De grote vrees van de Nederlandse communisten in het begin van het jaar 1941 was dan ook dat de NSB aan het bewind zou komen, met behulp van de Arisering en met krachtige steun van de Duitse militaire autoriteiten. De Duitse nationaal-socialisten zelf vormden in de optiek van de communisten op dat moment in géén enkel opzicht het politieke hoofdgevaar, als buitenstaanders (niet-Nederlanders) werden zij niet in staat geacht binnen te kunnen dringen in de proletarische basis van de Partij. Analoog aan de analyse van de communisten beschouwde ook de SD de communisten evenmin als een directe bedreiging.
Maar de NSB, weliswaar hierbij gesteund door de Duitse autoriteiten, zou – zo oordeelden de communisten – er wel terdege toe in staat zijn om voet aan de grond te krijgen bij de proletarische achterban van de Partij en op deze manier het voortbestaan van de Partij zelf in onmiddellijk gevaar te brengen. Dit scenario diende ten koste van alles te worden doorkruist en wel door middel van een algemene werkstaking op 20 februari, waarbij de communisten ervan uitgingen, dat deze een grote kans op slagen had. Immers, de Duitse autoriteiten hadden zich in het verleden nog nooit frontaal tegenover de arbeiders opgesteld en indien thans nu maar werd vermeden dat de staking zich frontaal tegen de Duitsers zou gaan richten, dan zou het allemaal nog wel eens kunnen gaan lukken.
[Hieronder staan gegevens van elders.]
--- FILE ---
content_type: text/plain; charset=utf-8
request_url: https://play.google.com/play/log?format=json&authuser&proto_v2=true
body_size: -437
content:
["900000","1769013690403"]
De staking, die voor 20 februari stond gepland, ging evenwel niet door. Het zou echter slechts twee dagen duren voordat zich een nieuwe aanleiding voor zou doen. Op 22 en 23 februari vonden er in de oude Jodenbuurt twee razzia's plaats, waarbij meer dan 400 joodse mannen werden opgepakt. Dat was tot dan toe in Amsterdam ongekend; weliswaar hadden hier al eerder anti-joodse acties plaatsgevonden, maar nog nooit op een dergelijke schaal en ook niet, zoals thans, uitgevoerd door de Duitse Grüne Polizei.
De verontwaardiging hierover in de stad nam ook bezit van de communisten, maar bij hen speelde er wel degelijk nog iets meer. Als politieke voorhoede diende men erop bedacht te zijn ten allen tijde het hoofd koel te houden. Aan de ene kant was men gedwongen om te reageren gezien de mening van de Communistische Partij omtrent de functie van de anti-joodse maatregelen. De Partij had géén andere keuze, men moest er wel vanuit gaan, dat de razzia's het begin zouden zijn van een poging tot machtsovername door de NSB. Hierbij kon men niet lijdzaam toezien. Aan de andere kant was het niet beperkt tot een noodzaak: De razzia's vormden ook een gunstige gelegenheid voor een al eerder overwogen algemene staking gezien de massale verontwaardiging in de stad. In eerste instantie stond de staking gepland voor maandag 24 februari en zou zijn aanvang nemen bij een aantal gemeentelijke bedrijven. Dit mislukte, er was weinig respons onder de gemeentelijke arbeiders. De volgende dag (25 februari) zou dan, dit keer beter voorbereid, een nieuwe poging werden ondernomen. Thans zou eveneens worden getracht het Gemeentelijk Vervoerbedrijf (GVB) erbij te betrekken. De trams mochten in géén geval uitrijden, zodat in de stad een ieder meteen wist, dat er iets bijzonders aan de hand was. Deze keer gelukte het wel, al had het voor hetzelfde geld ook nu weer mis kunnen gaan.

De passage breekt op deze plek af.